Kegiatan
#1 Salin kata demi kata bagian teks tentang pelarangan TikTok yang dimulai dengan "kata peneliti Pasifik" dan berlanjut hingga "hak untuk hidup.".
#2 Sebutkan semua langkah yang, menurut teks tentang pelarangan TikTok, tidak boleh disalahgunakan untuk membatasi hak asasi manusia.
#3 Lanjutkan teks tentang pelarangan TikTok mulai dari kalimat sesudah kalimat terakhirnya.

Teks yang Disediakan
“Keadaan darurat yang diumumkan pemerintah Prancis dan
pengerahan tentara Prancis, ditambah dengan larangan terhadap aplikasi media
sosial TikTok, tidak boleh disalahgunakan untuk membatasi hak asasi manusia,”
kata peneliti Pasifik Amnesti Internasional, Kate Schuetze.
Schuetze, dengan memperhatikan banyaknya korban jiwa dalam
kerusuhan tersebut, mengatakan polisi Prancis dan gendarmeri hanya dapat
menggunakan kekuatan jika dalam keadaan sangat krusial, dan memprioritaskan
perlindungan hak untuk hidup.
Dia mengatakan bahwa pelarangan TikTok adalah tindakan yang
tidak setimpal, dan akan melanggar kebebasan berekspresi.
Schuetze menambahkan langkah seperti itu dapat menjadi
preseden bagi pemerintah lain di seluruh dunia untuk membenarkan penutupan
akses media sosial sebagai reaksi terhadap protes publik.

Data yang Diberikan
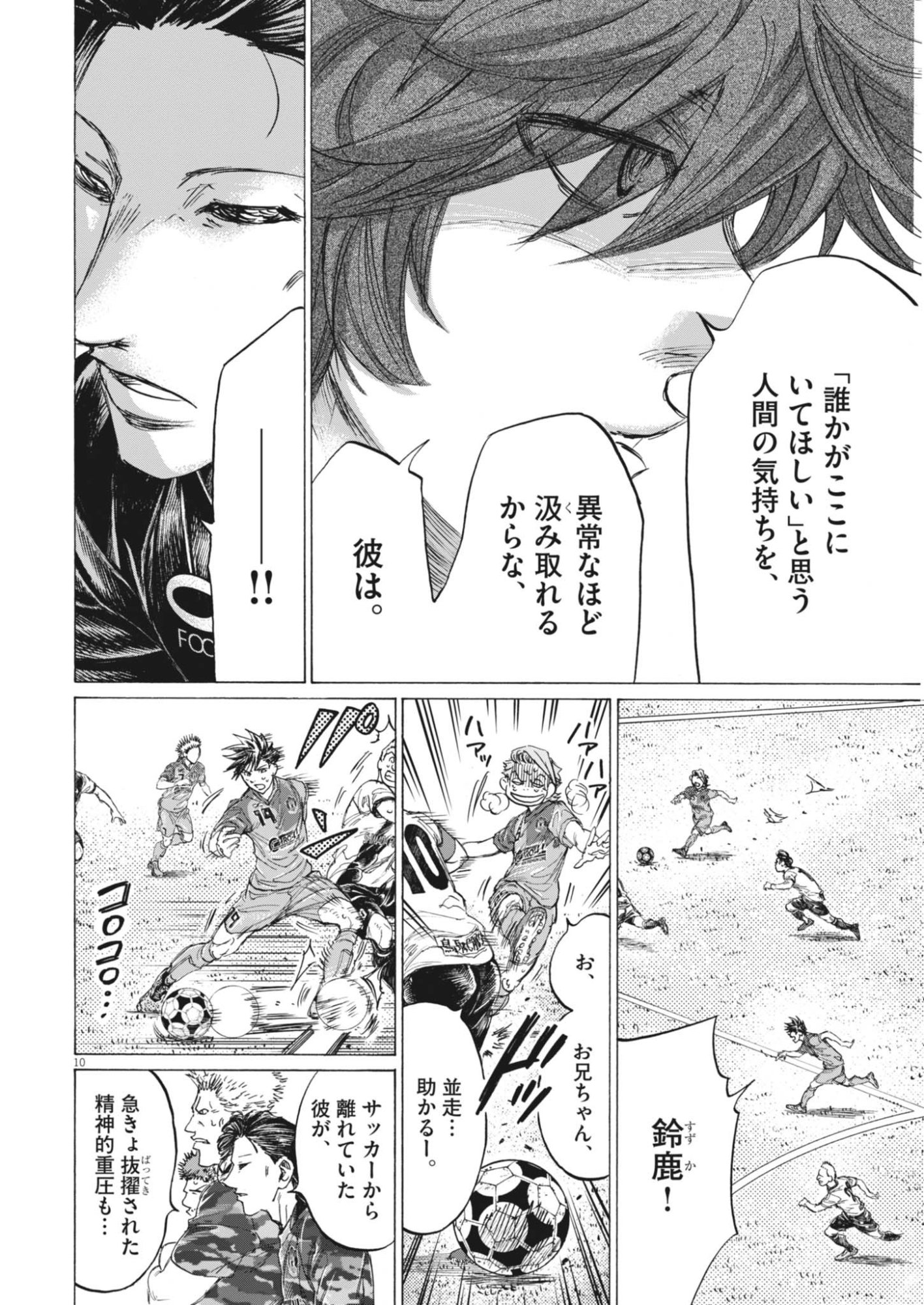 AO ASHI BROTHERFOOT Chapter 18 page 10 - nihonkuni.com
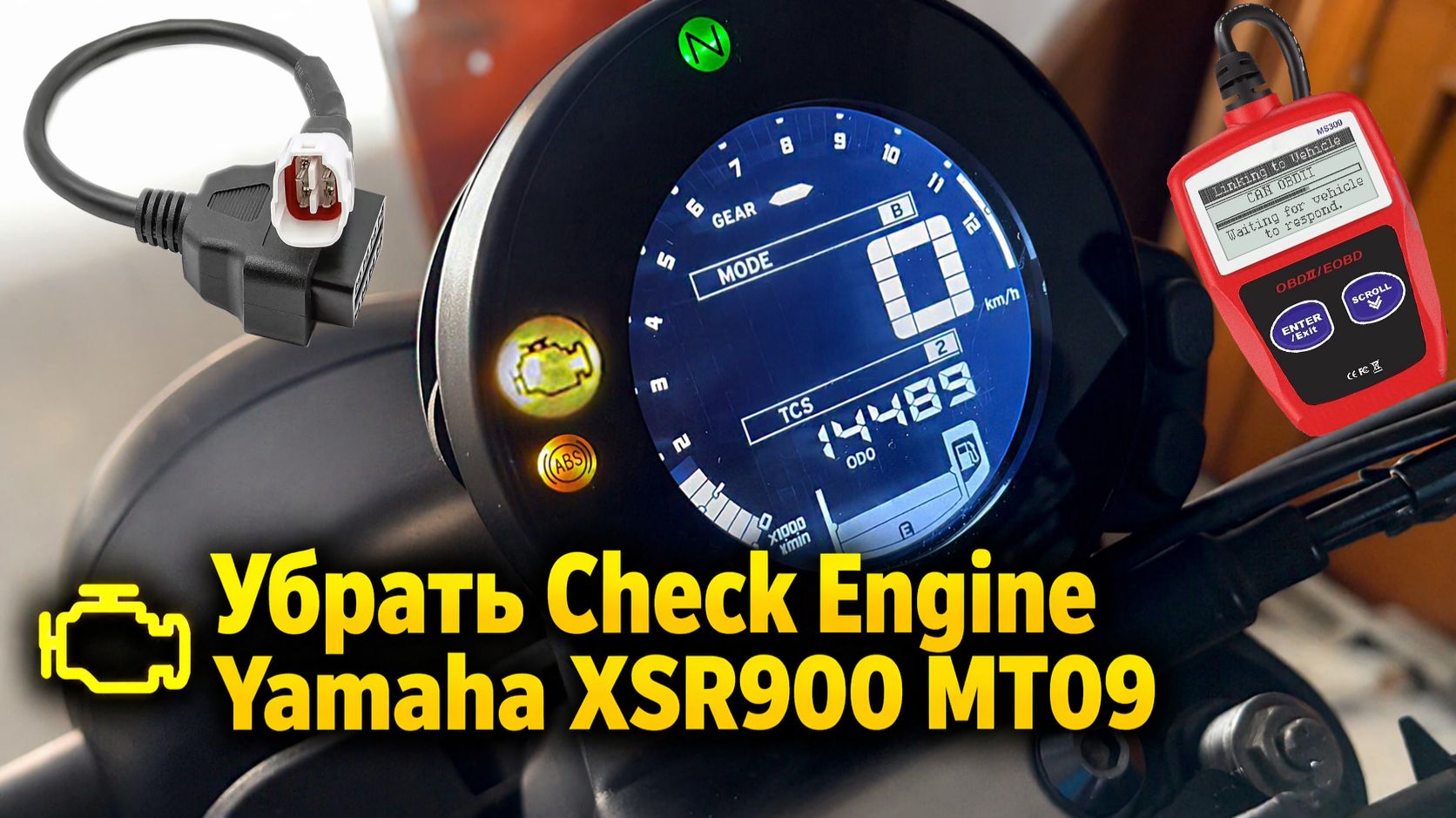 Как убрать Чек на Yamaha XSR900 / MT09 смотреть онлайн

Jawaban Setiap Tugas
#1
kata peneliti Pasifik Amnesti Internasional, Kate Schuetze.
Schuetze, dengan memperhatikan banyaknya korban jiwa dalam
kerusuhan tersebut, mengatakan polisi Prancis dan gendarmeri hanya dapat
menggunakan kekuatan jika dalam keadaan sangat krusial, dan memprioritaskan
perlindungan hak untuk hidup.

#2
- Keadaan darurat yang diumumkan pemerintah Prancis
- Pengerahan tentara Prancis
- Larangan terhadap aplikasi media sosial TikTok

#3
“Pihak berwenang Prancis harus menjunjung tinggi hak-hak
masyarakat adat Kanak dan hak untuk berekspresi dan berkumpul secara damai
tanpa diskriminasi. Orang-orang yang menyerukan kemerdekaan harus dapat
mengekspresikan pandangan mereka secara damai,” kata Schuetze.
Sejak Senin (13/5), sedikitnya enam orang tewas dalam
kerusuhan dan ratusan ditangkap. Protes memuncak setelah Majelis Nasional
Perancis mengesahkan reformasi konstitusi mengenai aturan pemungutan suara.
Reformasi ini akan memberi warga negara Perancis, yang telah
tinggal di pulau tersebut setidaknya selama 10 tahun, hak untuk memilih dalam
pemilihan umum lokal.
Presiden Prancis Emmanuel Macron mengumumkan keadaan darurat
di kepulauan itu pada Rabu (15/5) dan mengerahkan personel militer ke wilayah
tersebut.
(bbc/red)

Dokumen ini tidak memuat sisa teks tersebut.